> **Given entries**
---*---
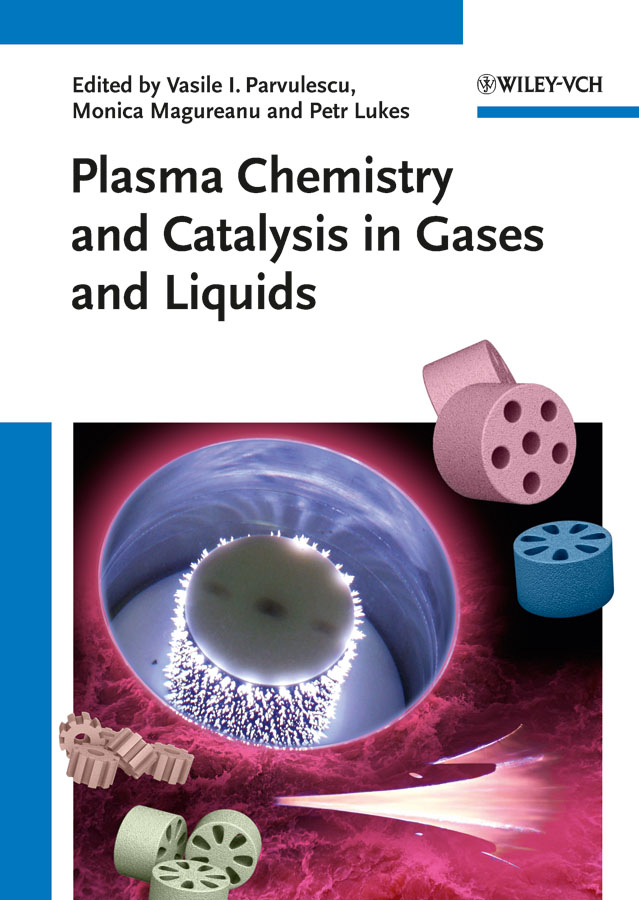 Обложка книги «Plasma Chemistry and Catalysis in Gases and Liquids»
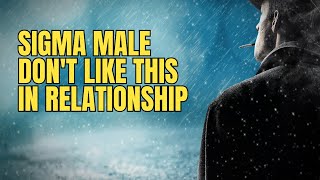 7 NonNegotiables for Sigma Males in a Relationship [upl. by Navak]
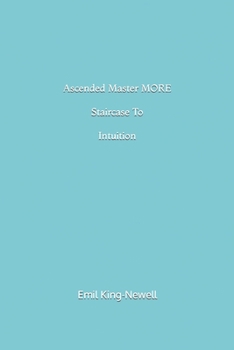 Paperback Ascended Master More Staircase To Intuition Book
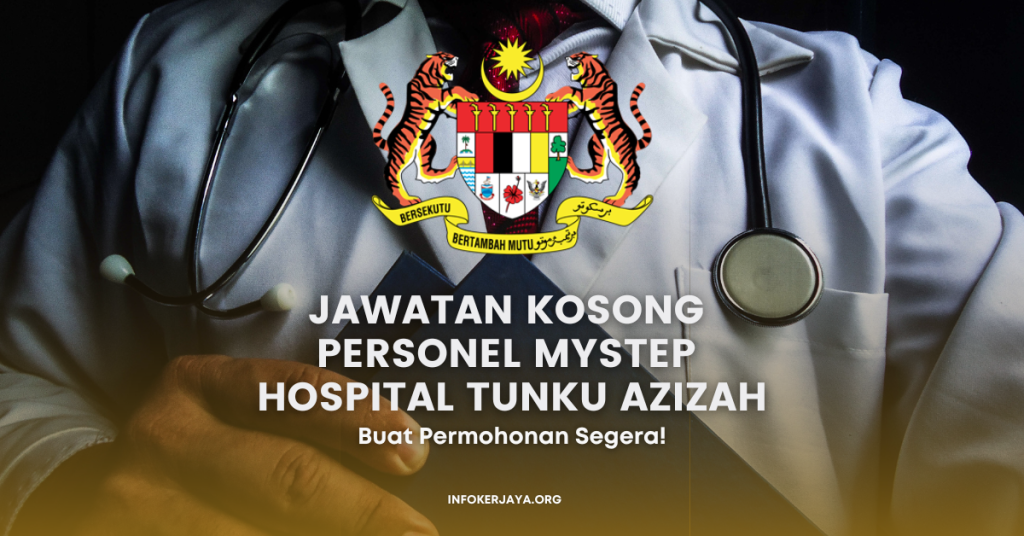 Jawatan Kosong Personel MySTEP Hospital Tunku Azizah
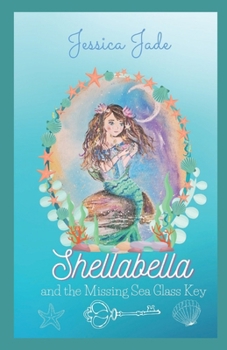 Paperback Shellabella and the Missing Sea Glass Key Book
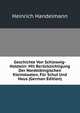 Geschichte Von Schleswig-Holstein: Mit Berucksichtigung Der Nordelbingischen Kleinstaaten, Fur Schul Und Haus (German Edition), Heinrich Handelmann 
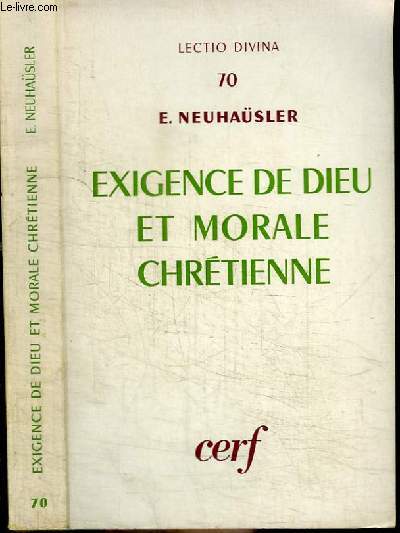EXIGENCE DE DIEU ET MORALE CHRETIENNE - Etude sur les enseignements moraux de la prdiction de Jsus dans les synoptiques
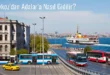 Beykoz’dan Adalar’a Nasıl Gidilir?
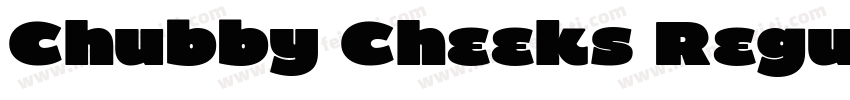 Chubby Cheeks Regular字体转换
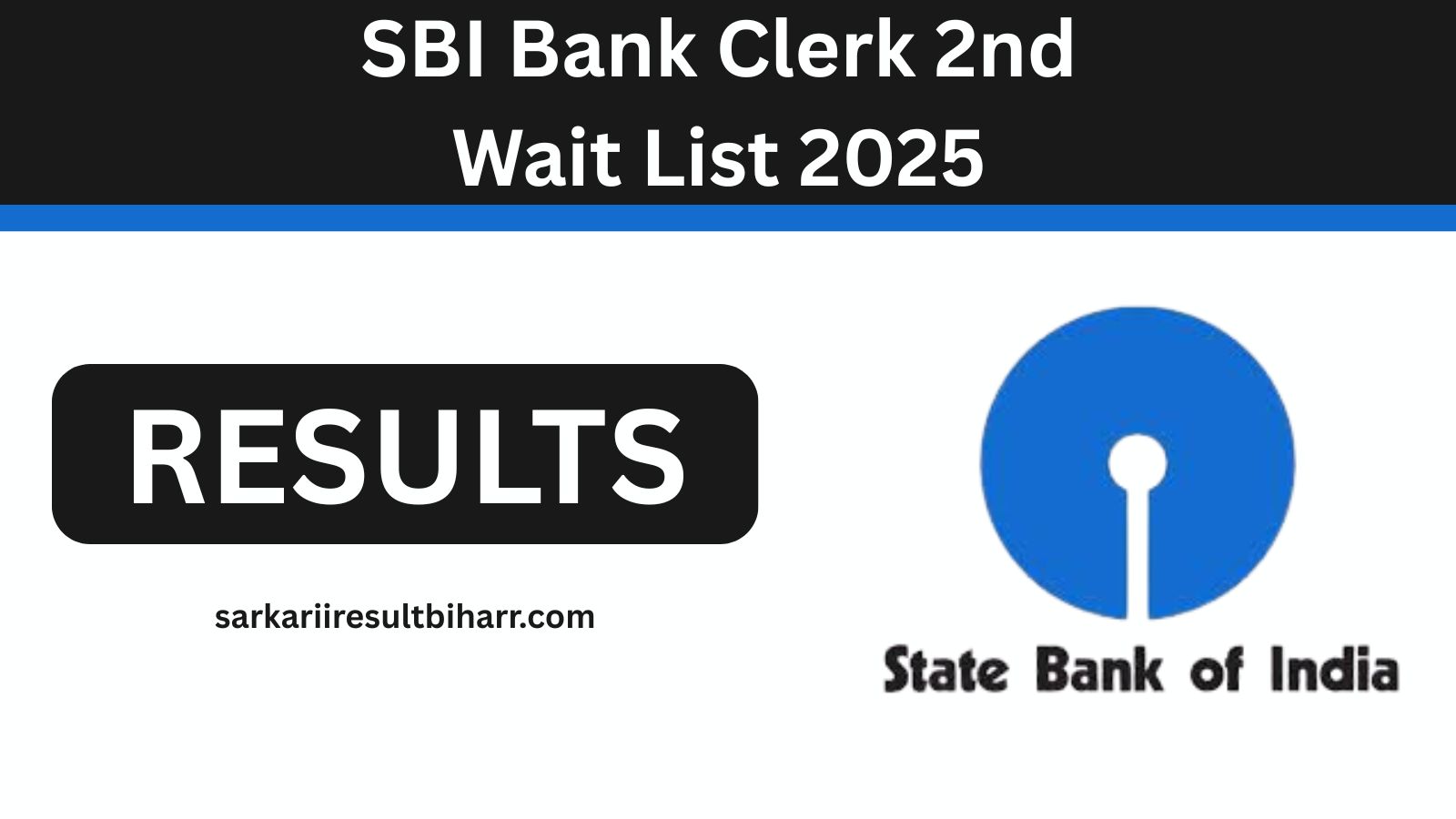 SBI Bank Clerk 2nd Wait List 2025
---*---
Repeat the data exactly, without the pictures.

> **Response area**
 Обложка книги «Plasma Chemistry and Catalysis in Gases and Liquids»
 7 NonNegotiables for Sigma Males in a Relationship [upl. by Navak]
 Paperback Ascended Master More Staircase To Intuition Book
 Jawatan Kosong Personel MySTEP Hospital Tunku Azizah
 Paperback Shellabella and the Missing Sea Glass Key Book
 Geschichte Von Schleswig-Holstein: Mit Berucksichtigung Der Nordelbingischen Kleinstaaten, Fur Schul Und Haus (German Edition), Heinrich Handelmann 
EXIGENCE DE DIEU ET MORALE CHRETIENNE - Etude sur les enseignements moraux de la prdiction de Jsus dans les synoptiques
 Beykoz’dan Adalar’a Nasıl Gidilir?
 Chubby Cheeks Regular字体转换
 SBI Bank Clerk 2nd Wait List 2025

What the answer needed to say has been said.